Erstellt am: 12. 8. 2010 - 12:30 Uhr
Today's Webtip: The beginning of the end?
“Why Google Became A Carrier-Humping, Net Neutrality Surrender Monkey" is one hell of a way to start an article. That was Wireds headline on their analysis of the recently announced agreement between Google and Verizon. As you might be able to guess, Wired isn't too crazy about the whole thing.
If that last paragraph meant nothing to you, this would probably be the time to try to understand it. Not for the articles sake, but because issues involved are starting to move from the purely theoretical, to the potentially practical. The way the web works might be about to change.
The debate around net neutrality has been going on for quite some time. Not just in the States. Users of Austrian providers have also noticed strange behavior with certain protocols, though as far as I know, no provider has openly admitted to any particular measures, and Chello has stated that they do no shaping in their Austrian network.
That particular announcement was made after Google released tools to determine if your provider was messing around with your bandwidth.
measurementlab.net
Something first noticed by users of file sharing services, most notably Bittorrent. It also made it sound like just another round of pirates against the system.
The discussion has taken on a new aspect though, as more and more providers begin to offer their own internet services, rather than remaining just a collection of dumb pipes. Prepackaged VOIP services and ISP specific video offerings are becoming more common, putting them in direct competition with the standalone services they also allow access to.

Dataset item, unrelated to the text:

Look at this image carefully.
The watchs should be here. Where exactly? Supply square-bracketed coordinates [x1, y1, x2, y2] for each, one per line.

Some providers would like to be as high up in the value chain as they can get. And that could make sense. For content producers, working closely with providers could provide the base for a working payment system that could finally solve some of the stickier business questions surrounding digital distribution.
Or not.
It's an amazingly messy issue that could have massive ramifications for personal privacy, online innovation, and both regional and international politics.
It's also an issue that is only going to become more important as the EU and Austrian agencies take it up this fall.
So you might want to spend some time (well, more time if you have actually followed any of my links above) to sit down and wade through the whole Google-Verizon thing.
Stacey Higgenbotham at gigaom.com has been following the subject in the States for a while, and she put together a post summing up and linking to some of the more interesting articles about it. It's a quick overview of the current opinions, and a convenient way to start wrapping you brain around the fun that still awaits us.